YOUR GOAL: In the post about lessons on jealousy, what was Ijeoma Nweke invited to do before she never returned?

[[ EXTRACT TO READ, beginning ]]

23

February

Life Lessons Learned About Jealousy

Being an entrepreneur is hard work, draining, and many times frustrating. Entrepreneurs live every day thinking of making ends meet, meeting their customers' demands, and making a profit.

Entrepreneurs face different challenges every day, but living in a country like Nigeria means living on a pedal of uncertainties. If you are not scared of losing your products to scam-artists, you will be scared of theft.

And, in most recent times, entrepreneurs are scared of dying before their time. This is the reality of many young Nigerians.… 

It is very painful to watch many younger talented Nigerians dehumanised for demanding justice about what happened in  Oct 20, 2020...the lekkintollgate massacre. There aren’t social amenities to make lives comfortable in Nigeria, still you have leaders making it harder for those who are already down.

People get away with atrocities cos it’s a matter of who knows who, I rub your back, you rub mine. Talking about this is just making me feel really sad. So there’s a latest cry for justice over the death of a beautiful promising female entrepreneur in Nigeria.

life lessons learned about jealousy

Sometime in 2020, a make-up artist with a promising future was deleted in cold blood for no reason. Truly, man's heart is wicked, and only the inner eyes can discern the evil thoughts in the hearts of men. 

When I heard about the death of Ijeoma Nweke, I was sad, troubled, and scared for entrepreneurs, especially ladies. Perhaps, you’ve not listened to the tragic news about the late ijeoma.

It’s alleged that Ijeoma was having an affair with the accused’s  boyfriend. She was invited for a make-up gig, and the innocent lady never returned. 

Thinking about the incident, I realize that anyone could have been a victim, just like Ijeoma. So I want to share some life lessons learned about jealousy from the tragic story with entrepreneurs, especially ladies, to learn from.

Beyond just learning how to stay cautious as an entrepreneur, there are other lessons to learn from this tragedy. 

1. Have a standard as an entrepreneur

As much as it is not wrong to travel out of your location for a job, you must take caution, especially in a country with a high crime rate like Nigeria. You should be cautious that many wolves in sheep’s clothing can come in clients' form. Be discerning and wise. 

Entrepreneurs are not the only victims of unfortunate situations; many job seekers are innocently lured to an interview and never return home. 

When you get a job offer, especially from clients outside your location, ensure that you are wise enough to take caution. Ask the client questions to get the full address and ask others around you if they know the address given to you.

[[ EXTRACT TO READ, end ]]
[[ LISTED RECORDS, beginning ]]

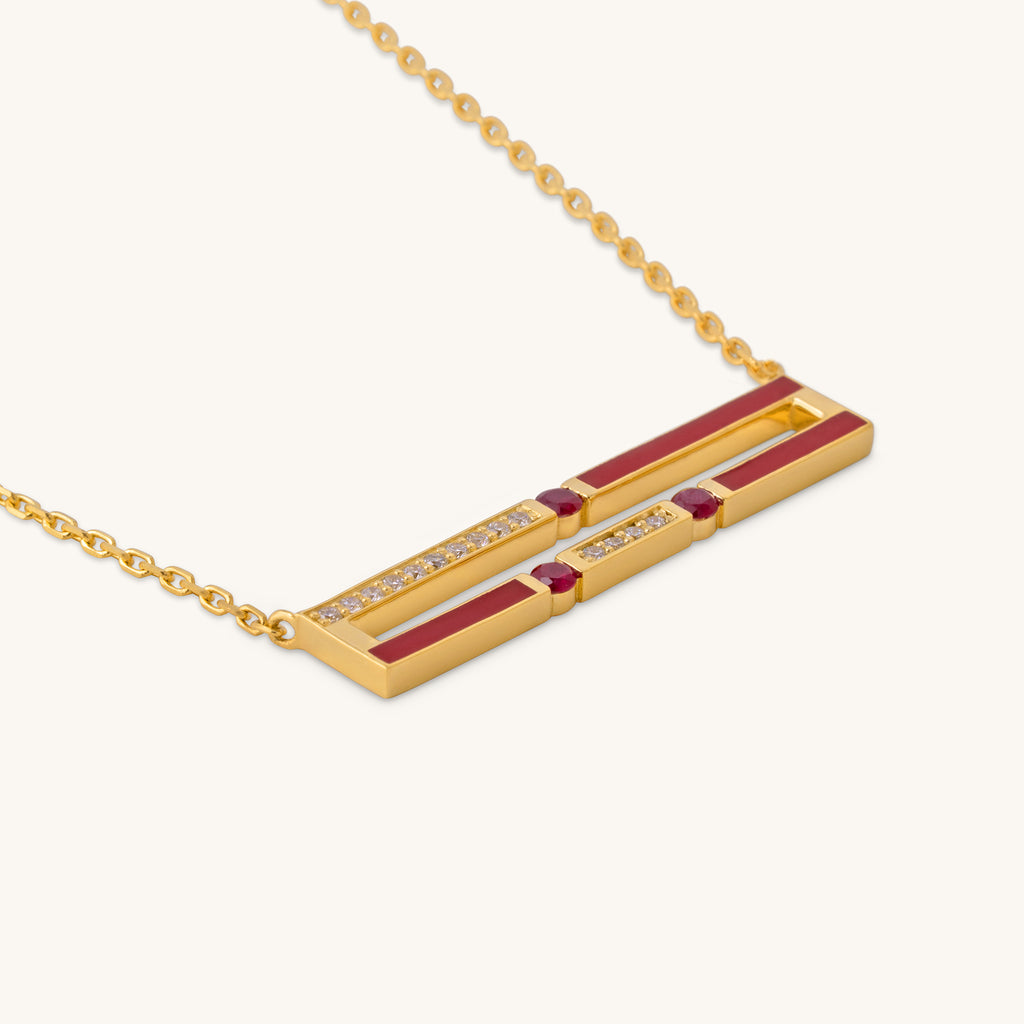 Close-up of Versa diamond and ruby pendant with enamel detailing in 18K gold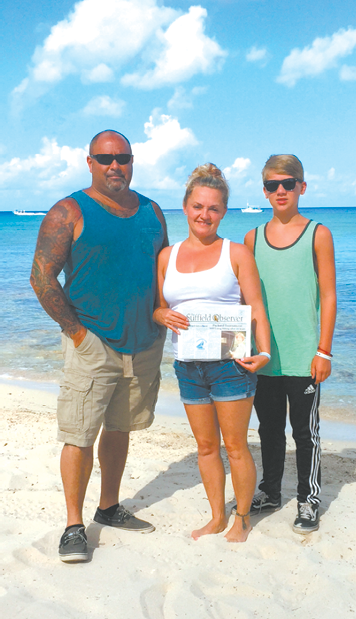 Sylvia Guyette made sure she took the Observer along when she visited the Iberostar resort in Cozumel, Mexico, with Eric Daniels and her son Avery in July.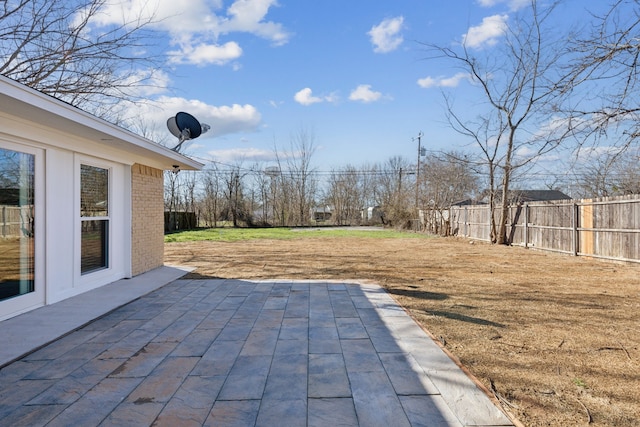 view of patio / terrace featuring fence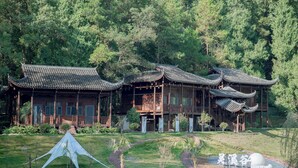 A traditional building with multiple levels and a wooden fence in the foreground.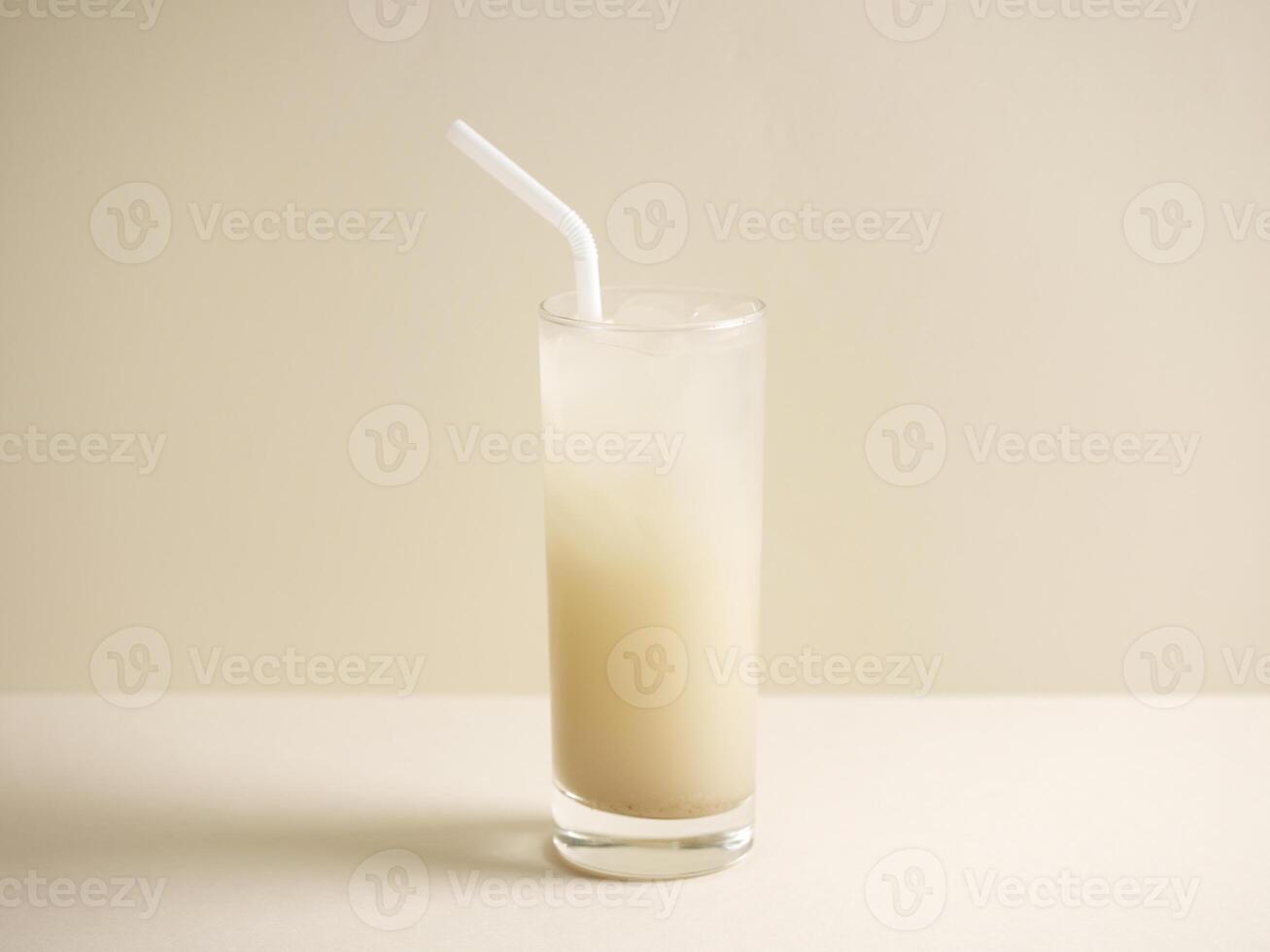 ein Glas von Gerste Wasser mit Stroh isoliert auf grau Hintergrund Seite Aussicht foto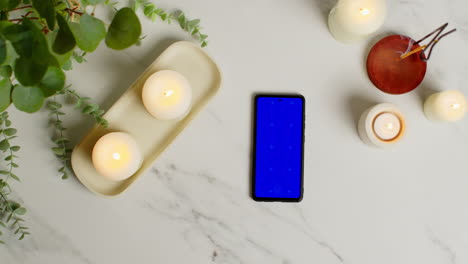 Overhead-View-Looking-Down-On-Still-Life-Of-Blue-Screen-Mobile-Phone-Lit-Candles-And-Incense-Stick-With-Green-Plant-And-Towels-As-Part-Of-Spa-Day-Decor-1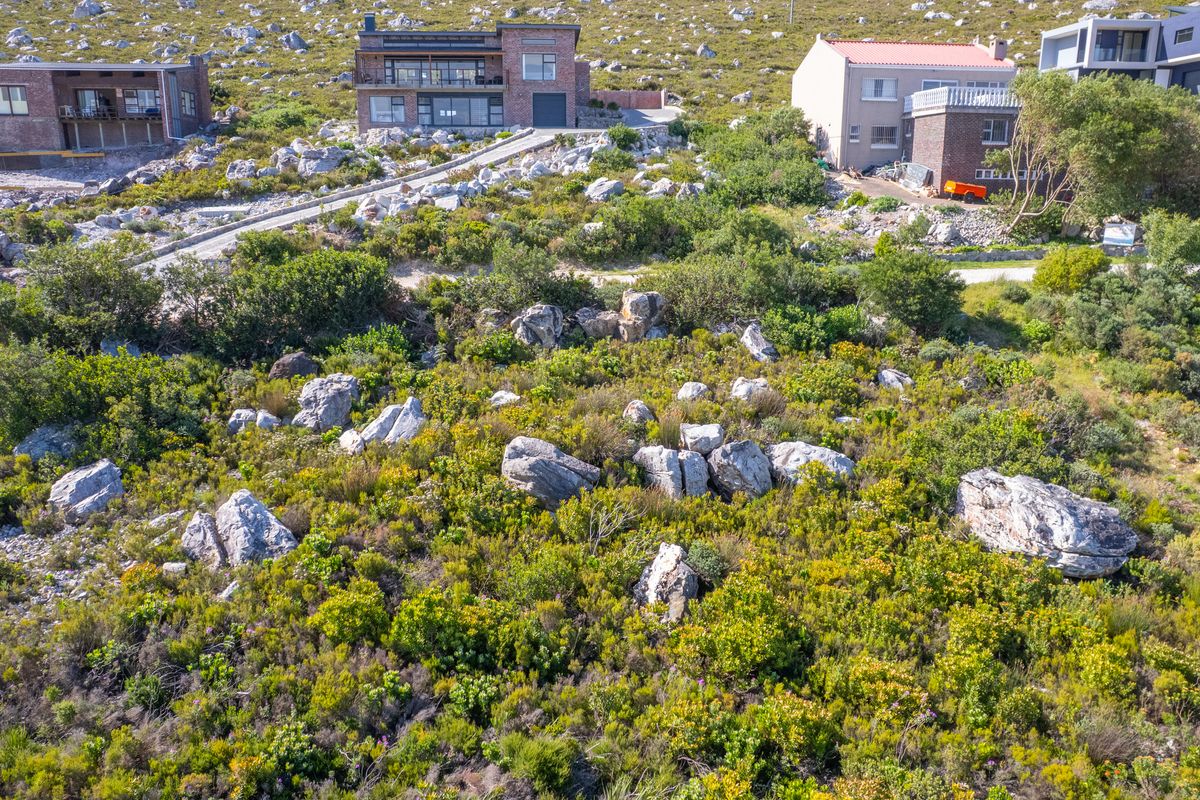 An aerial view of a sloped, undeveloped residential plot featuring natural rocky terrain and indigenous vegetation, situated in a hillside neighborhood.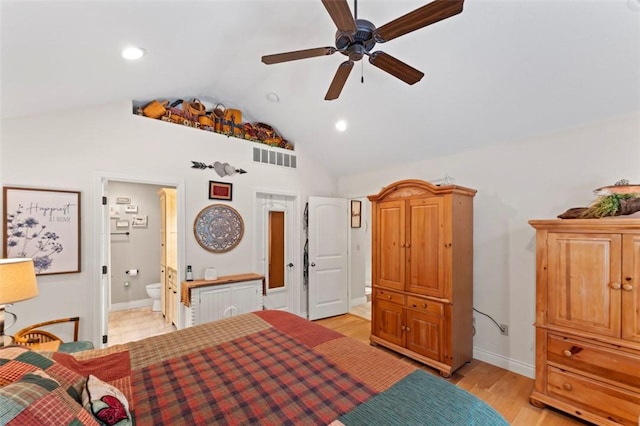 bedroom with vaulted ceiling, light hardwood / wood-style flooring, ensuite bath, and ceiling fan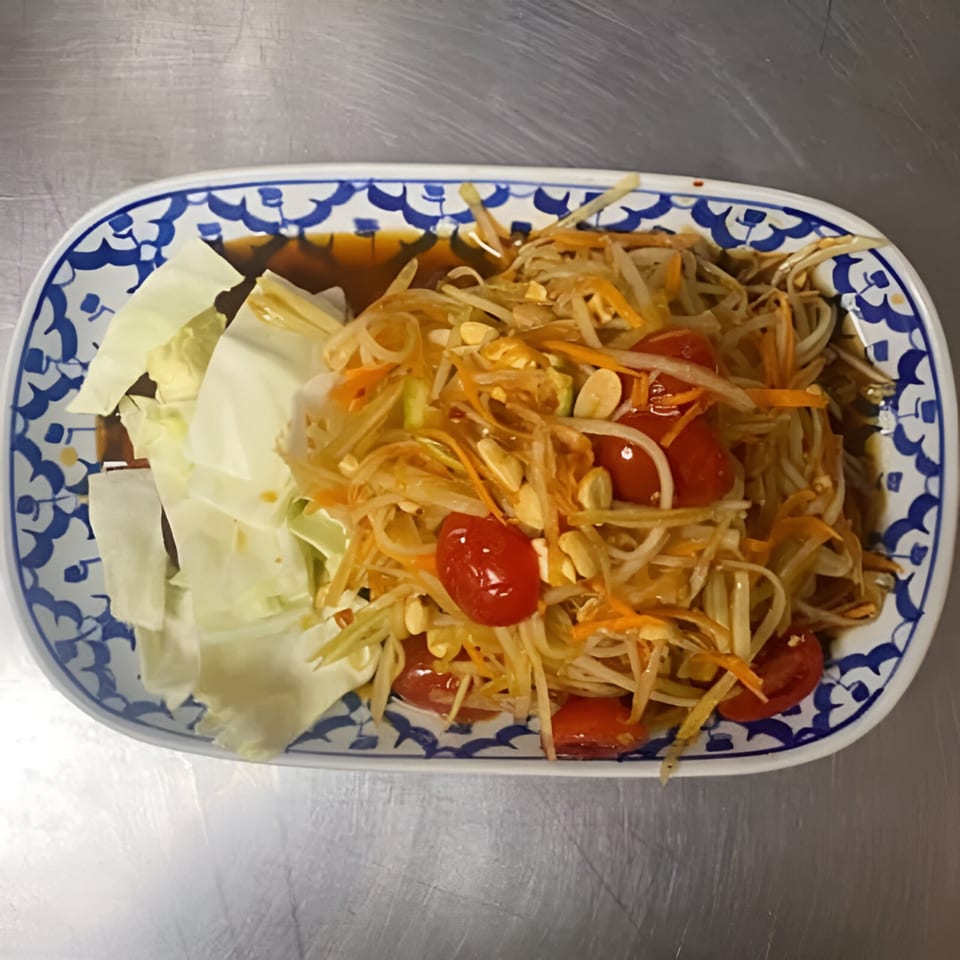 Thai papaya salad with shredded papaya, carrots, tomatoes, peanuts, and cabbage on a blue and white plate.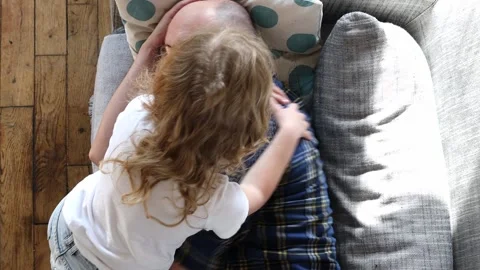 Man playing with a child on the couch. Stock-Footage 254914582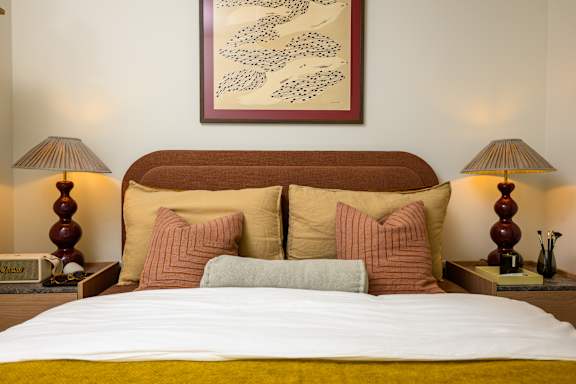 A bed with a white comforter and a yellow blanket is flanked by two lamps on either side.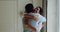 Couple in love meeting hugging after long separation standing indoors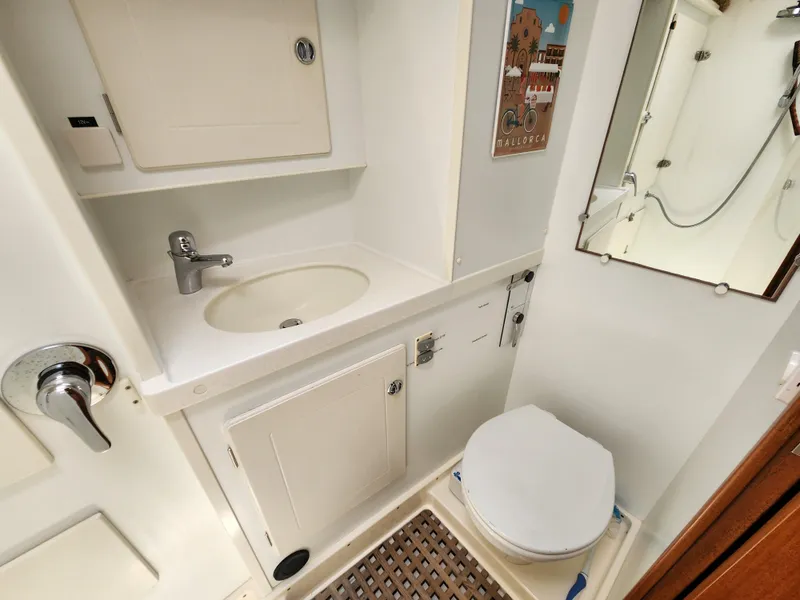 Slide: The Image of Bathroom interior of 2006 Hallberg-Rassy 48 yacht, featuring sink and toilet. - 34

[[ LISTED RECORDS, end ]]

FINISHED EXERCISE: She was invited for a make-up gig.